A Potential Alternative Orodispersible Formulation to Prednisolone Sodium Phosphate Orally Disintegrating Tablets

Round 1

Reviewer 1 Report

Manuscript ID: pharmaceutics-1067520

Title: A Potential Alternative Orodispersible Formulation to Prednisolone Sodium Phosphate Orally Disintegrating Tablets for the Treatment of Allergic Reactions

Authors: Essam A. Tawfik * , Mariagiovanna Scarpa , Hend E. Abdelhakim , Haitham A. Bukhary , Duncan Q. M. Craig , Susan A. Barker , Mine Orlu

 

In the article "A Potential Alternative Orodispersible Formulation to Prednisolone Sodium Phosphate Orally Disintegrating Tablets for the Treatment of Allergic Reactions" the authors describe the use of electrospun nanofibers and solvent-cast oral dispersible films as a potential OD formulations for prednisolone sodium phosphate that is commercially available as ODTs.

 

The selective comments towards the authors are:

 

1. What is the reasons or the advantages of using nanofibres? The authors must demonstrate what is the novelty?

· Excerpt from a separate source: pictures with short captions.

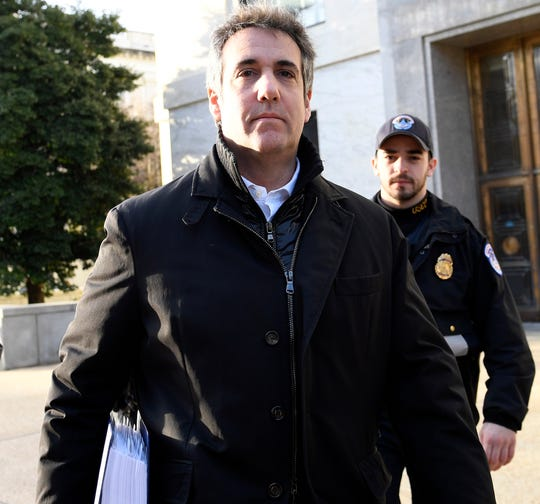 Michael Cohen, President Donald Trump's former personal attorney, is pictured leaving Capitol Hill in Washington.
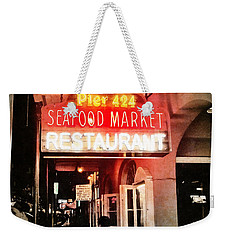 Weekender Tote Bag featuring the photograph Along Bourbon Street - New Orleans by Glenn McCarthy Art and Photography
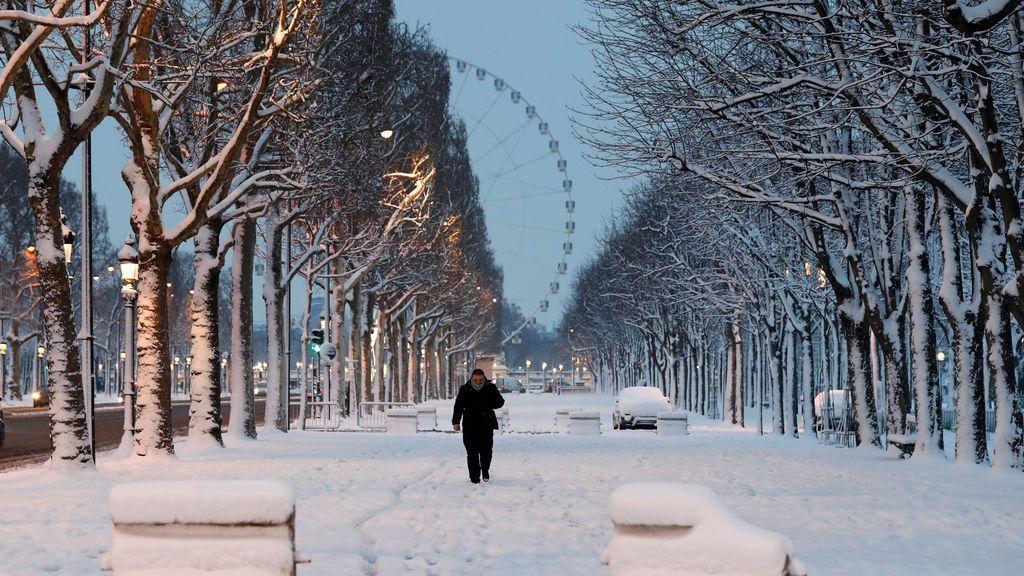 Un hombre camina por la nevada avenida de los Campos Elíseos, en París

Scientifically speaking all the conducted experiments lead to the conclusion that the  electrospun nanofibers have better performance compared to the ODFs. But I feel they still need to ameliorate the paper before publishing it.

 

2. page 1, line 42: a citation must be added when the authors cite the US FDA. Maybe this one:

"U.S. Department of Health and Human Services Food and Drug Administration Center for Drug Evaluation and Research (CDER) (2008) Guidance for Indus­try Orally Disintegrating Tablets - CDER Data Standards Manual. Chemistry: 1-3."

 

3. Figure 2B SEM image. The authors must added a new figure at another resolution. The figure provided by the authors seems to be blank.

 

4. The authors must added the method of preparation of the physical mixture .

 

5. The desintegration test was observed with a camera? which was the composition of the desintegration medium? The substances were pluged into SSF at 37^o C or the nanofibres and the ODFs were plunged into medium and then it was heated at 37^o C? The authors must explain this process. It was used only one tablet? The experiments were repeated?

 

6. The Conclusion part must be concise and written as one paragraph.

Author Response

We thank the referees for their thoughtful and helpful comments.  We respond to each point below; their suggestions have undoubtedly improved the paper, for which we are very grateful. Please find the attached word file.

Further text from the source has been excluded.